Robotic;Notes - Their phablet in phone mode
The idea of carrying around a tablet to have access to the Internet and data in general is becoming far more popular. It's not at full saturation yet like cell phones are but it's getting there. There are several obstacles to it becoming more prevalent; additional cost of cellular data enabled tablets vs WiFi only models and the monthly cost to keep those devices connected.

After seeing this concept in use within the series, I can see myself carrying around a much larger phablet as my do-it-all device. I'm beginning to appreciate the additional real estate that the bigger screen offers and it would be nice to carry one device instead of two (phone plus tablet). The problem is that I can't see myself bringing a device of that size up to my head to carry on a conversation.
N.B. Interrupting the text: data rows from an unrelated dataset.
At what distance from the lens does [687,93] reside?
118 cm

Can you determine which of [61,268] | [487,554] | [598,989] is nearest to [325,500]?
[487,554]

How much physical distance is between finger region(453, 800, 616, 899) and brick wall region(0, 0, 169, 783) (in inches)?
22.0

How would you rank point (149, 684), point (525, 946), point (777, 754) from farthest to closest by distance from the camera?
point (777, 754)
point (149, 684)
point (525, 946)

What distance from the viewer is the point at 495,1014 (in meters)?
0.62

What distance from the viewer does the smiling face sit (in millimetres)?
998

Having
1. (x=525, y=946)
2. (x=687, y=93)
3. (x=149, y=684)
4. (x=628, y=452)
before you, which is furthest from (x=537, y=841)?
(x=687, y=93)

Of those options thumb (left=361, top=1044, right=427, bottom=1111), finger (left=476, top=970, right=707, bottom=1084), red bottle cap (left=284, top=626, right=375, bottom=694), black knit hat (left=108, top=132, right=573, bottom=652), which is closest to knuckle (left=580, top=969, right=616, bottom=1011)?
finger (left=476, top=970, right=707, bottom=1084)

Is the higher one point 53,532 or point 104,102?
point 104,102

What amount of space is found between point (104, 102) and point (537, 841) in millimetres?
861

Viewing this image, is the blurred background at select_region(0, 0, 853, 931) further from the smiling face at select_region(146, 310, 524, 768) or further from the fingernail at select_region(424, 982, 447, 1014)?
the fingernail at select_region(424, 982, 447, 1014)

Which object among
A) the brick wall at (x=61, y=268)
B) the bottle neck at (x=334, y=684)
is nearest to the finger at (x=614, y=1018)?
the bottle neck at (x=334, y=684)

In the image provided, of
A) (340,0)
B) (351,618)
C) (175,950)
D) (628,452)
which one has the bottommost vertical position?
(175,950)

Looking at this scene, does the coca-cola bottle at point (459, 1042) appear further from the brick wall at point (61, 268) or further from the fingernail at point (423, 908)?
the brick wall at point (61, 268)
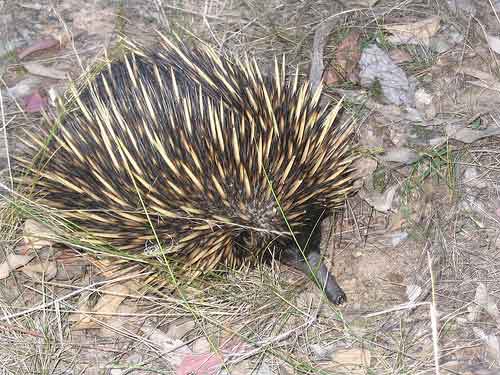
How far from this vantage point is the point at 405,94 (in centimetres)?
332

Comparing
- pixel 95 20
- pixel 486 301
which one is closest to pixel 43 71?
pixel 95 20

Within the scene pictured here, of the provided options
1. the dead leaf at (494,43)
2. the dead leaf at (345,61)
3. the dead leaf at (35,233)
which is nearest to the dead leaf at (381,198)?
the dead leaf at (345,61)

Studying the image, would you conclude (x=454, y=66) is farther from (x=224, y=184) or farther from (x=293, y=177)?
(x=224, y=184)

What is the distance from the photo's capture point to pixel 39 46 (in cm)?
382

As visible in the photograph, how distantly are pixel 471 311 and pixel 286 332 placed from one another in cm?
67

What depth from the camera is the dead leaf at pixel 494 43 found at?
10.9 feet

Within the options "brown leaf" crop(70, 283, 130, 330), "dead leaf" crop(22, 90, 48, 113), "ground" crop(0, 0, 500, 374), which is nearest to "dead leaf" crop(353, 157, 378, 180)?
"ground" crop(0, 0, 500, 374)

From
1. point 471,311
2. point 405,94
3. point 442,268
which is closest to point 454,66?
point 405,94

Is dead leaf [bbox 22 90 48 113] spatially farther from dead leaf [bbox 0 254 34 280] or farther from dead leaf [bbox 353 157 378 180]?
dead leaf [bbox 353 157 378 180]

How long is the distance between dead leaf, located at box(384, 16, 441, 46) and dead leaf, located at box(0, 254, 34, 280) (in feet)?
6.55

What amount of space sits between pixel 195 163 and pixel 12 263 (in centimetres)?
98

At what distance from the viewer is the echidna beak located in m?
2.65

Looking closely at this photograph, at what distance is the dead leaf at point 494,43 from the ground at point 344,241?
1 cm

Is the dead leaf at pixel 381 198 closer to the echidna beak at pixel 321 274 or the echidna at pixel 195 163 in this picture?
the echidna at pixel 195 163
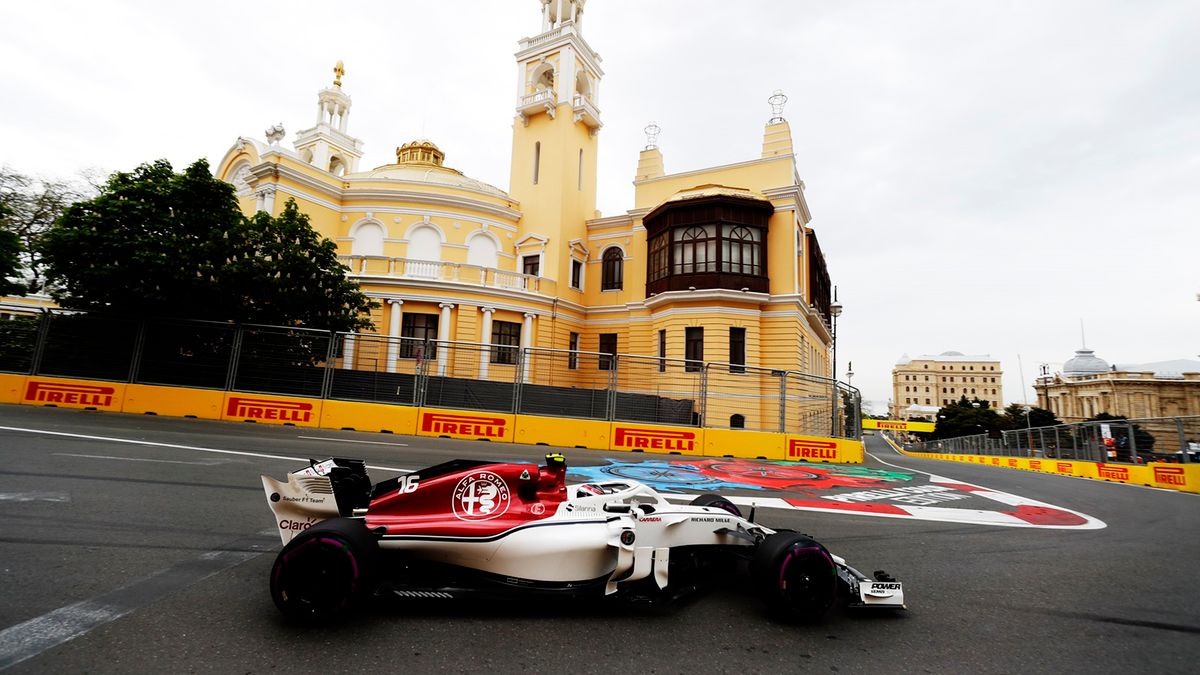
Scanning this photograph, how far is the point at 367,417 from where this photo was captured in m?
13.7

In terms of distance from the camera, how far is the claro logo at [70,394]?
13.9 meters

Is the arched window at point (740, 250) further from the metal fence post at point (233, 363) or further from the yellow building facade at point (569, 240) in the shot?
the metal fence post at point (233, 363)

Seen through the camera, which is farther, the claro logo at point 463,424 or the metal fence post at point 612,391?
the metal fence post at point 612,391

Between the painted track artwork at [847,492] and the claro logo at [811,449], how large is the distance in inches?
107

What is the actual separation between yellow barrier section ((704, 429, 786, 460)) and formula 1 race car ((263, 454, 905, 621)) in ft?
34.4

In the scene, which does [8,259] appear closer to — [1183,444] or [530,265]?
[530,265]

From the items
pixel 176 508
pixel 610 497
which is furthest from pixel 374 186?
pixel 610 497

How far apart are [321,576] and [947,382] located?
647ft

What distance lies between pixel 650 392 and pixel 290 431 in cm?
910

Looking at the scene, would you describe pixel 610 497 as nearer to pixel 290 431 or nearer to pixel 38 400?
pixel 290 431

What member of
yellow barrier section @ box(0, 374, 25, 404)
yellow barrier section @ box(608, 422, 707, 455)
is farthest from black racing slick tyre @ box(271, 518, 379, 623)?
yellow barrier section @ box(0, 374, 25, 404)

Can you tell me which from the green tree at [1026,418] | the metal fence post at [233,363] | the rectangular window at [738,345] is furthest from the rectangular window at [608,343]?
the green tree at [1026,418]

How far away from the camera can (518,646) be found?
2.68 m

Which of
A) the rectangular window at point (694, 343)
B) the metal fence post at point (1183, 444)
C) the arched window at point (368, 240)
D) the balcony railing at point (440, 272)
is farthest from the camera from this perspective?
the arched window at point (368, 240)
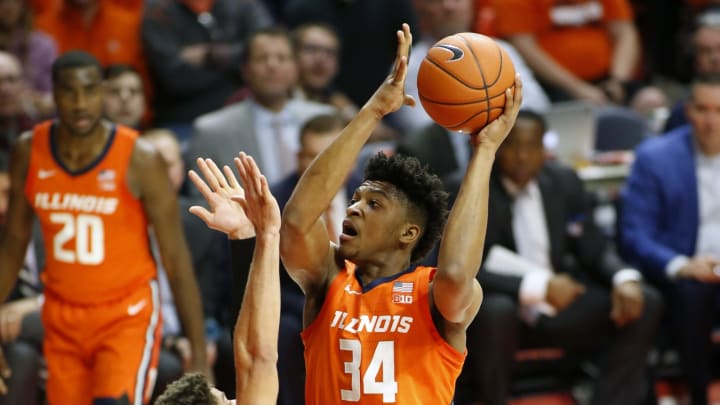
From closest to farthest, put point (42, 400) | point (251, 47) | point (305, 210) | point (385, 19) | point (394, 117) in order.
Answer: point (305, 210) → point (42, 400) → point (251, 47) → point (394, 117) → point (385, 19)

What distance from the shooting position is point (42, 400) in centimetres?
639

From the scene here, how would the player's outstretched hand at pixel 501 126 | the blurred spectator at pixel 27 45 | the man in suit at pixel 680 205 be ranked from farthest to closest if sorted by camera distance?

It would downright feel awkward. Which will mean that I will have to opt to use a headset of some sort or go in speaker mode.

Voice only

Video chat/call

Data consumption is one thing but using said phablet as a video/voice communicator brings up what is mostly a social problem. It would be awkward to bring up something that cumbersome up to my ear. I would just rather use the speaker function if it wasn't a "private" call (a good time to use a headset/headphones) or just go straight into a video call. But society frowns upon using a speakerphone in public.

I'm questioning why it's a social faux pas to have a conversation via speakerphone. Yes, admittedly if you're blasting your conversation a full volume - with a person next to you or over the phone, it's not very courteous. But why is speaking to a someone beside you a given yet unacceptable to do so over speaker? You're still speaking to someone when you're on a speakerphone, right? Why are there "quiet" cars or sections on trains which really only apply to cellular users since muted conversations are never frowned upon in said cars? Puzzling and it's something that I believe we'll need to get over with as society as a whole but that's just me. Yes, there is a time and a place for everything but using basic common sense should be more important than treating conversations, be it in person or over the air, be any different. I'm willing to champion and further this cause but I will need the right device to do so.

What I would like to see is a "mini" tablet that can handle calls, have a decent screen, isn't overly thick and has very good battery life - somewhere in the 10 hour range minimum. Give me a decent front mounted camera for video calls and give me an excellent rear camera. Not the usual underwhelming sensors that are thrown on tablets at the moment. If this is going to be my primary mobile device, I need it to do everything my phone and tablet can do right now. 

But leave off the earpiece. I won't miss it. Thanks.

And yes, keep on making larger tablets. They'll have a place in our lives too.

1 comment:

  1. Well, seems like it's becoming the future after all.